-- Short task 1 --
In the passage about the marching band, what do the front line of trumpets hold?

-- Text shown --
□ □ □ □
The band on the field is not playing "Bohemian Rhapsody," or dancing, or high-stepping, or even thinking about playing "Don't Stop Believing." They stand in neat files, stock still in the endzone. No one is leaving to get hot dogs save for a few Texas fans, but even most Longhorn fans are agog and watching.
I wait. The front line of trumpets hold white placards with a gigantic block "T" on them. They waggle in a coordinated pulse, and the signs flip over, and then back with another flip of the wrist. The band members look indistinguishable from the ranks of some branch of military only extant in movies: brown pantaloons tucked into polished leather cavalry boots, brown short-sleeved shirts, and drummers with marching snares slung low over one hip.
The show begins. They march with precision and decided slowness, like an old screensaver of brick tunnels leading into brick tunnels. They play the same songs they always have, and march in the same formations they always use: meshing lines, interlocking diagonals, and in a finale an "X" that rotates like a conveyor belt, turning in on itself. It is the marching band equivalent of running the Notre Dame Box Offense against Pete Carroll's 4-3 Over defense.
□ □ □ □
-- Stored records --
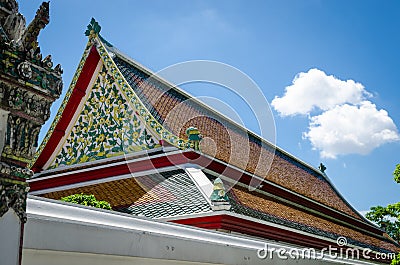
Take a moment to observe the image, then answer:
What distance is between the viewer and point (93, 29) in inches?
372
□ □ □ □
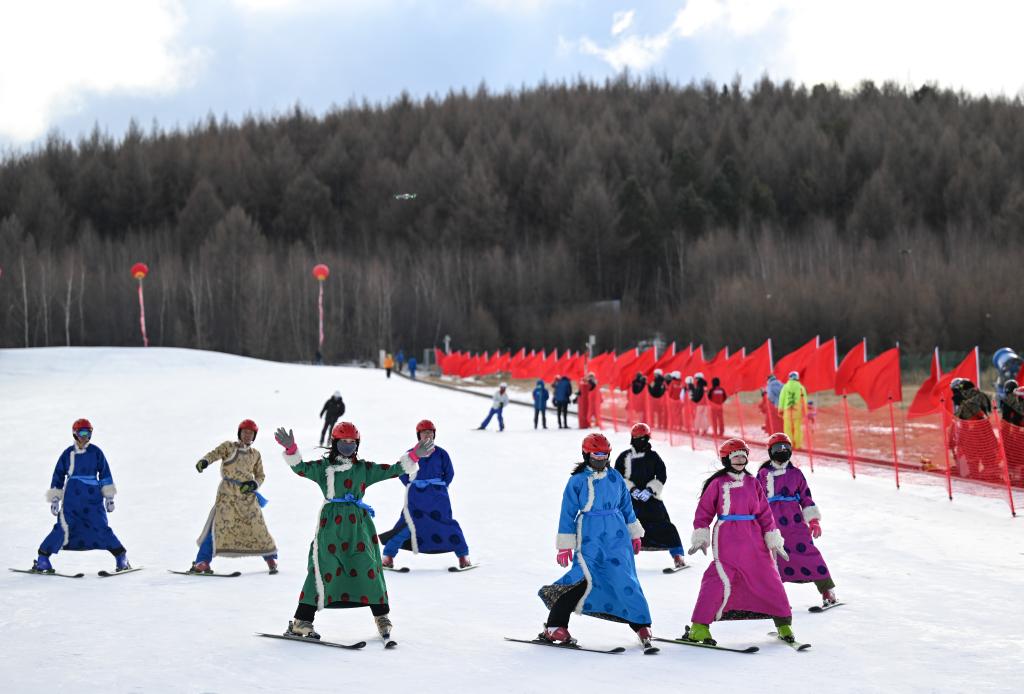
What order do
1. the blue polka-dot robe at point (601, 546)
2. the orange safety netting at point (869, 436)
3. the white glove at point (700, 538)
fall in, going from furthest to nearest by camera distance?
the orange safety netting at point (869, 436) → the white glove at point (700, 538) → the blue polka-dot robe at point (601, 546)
□ □ □ □
-- Short task 2 --
Collect every line of the entries above that contains the string "point", treating case as significant.

-- Full solution 1 --
White placards with a gigantic block "T" on them.

-- Full solution 2 --
What distance is between the viewer and point (93, 29) in inches?
1. the blue polka-dot robe at point (601, 546)
2. the orange safety netting at point (869, 436)
3. the white glove at point (700, 538)
the orange safety netting at point (869, 436) → the white glove at point (700, 538) → the blue polka-dot robe at point (601, 546)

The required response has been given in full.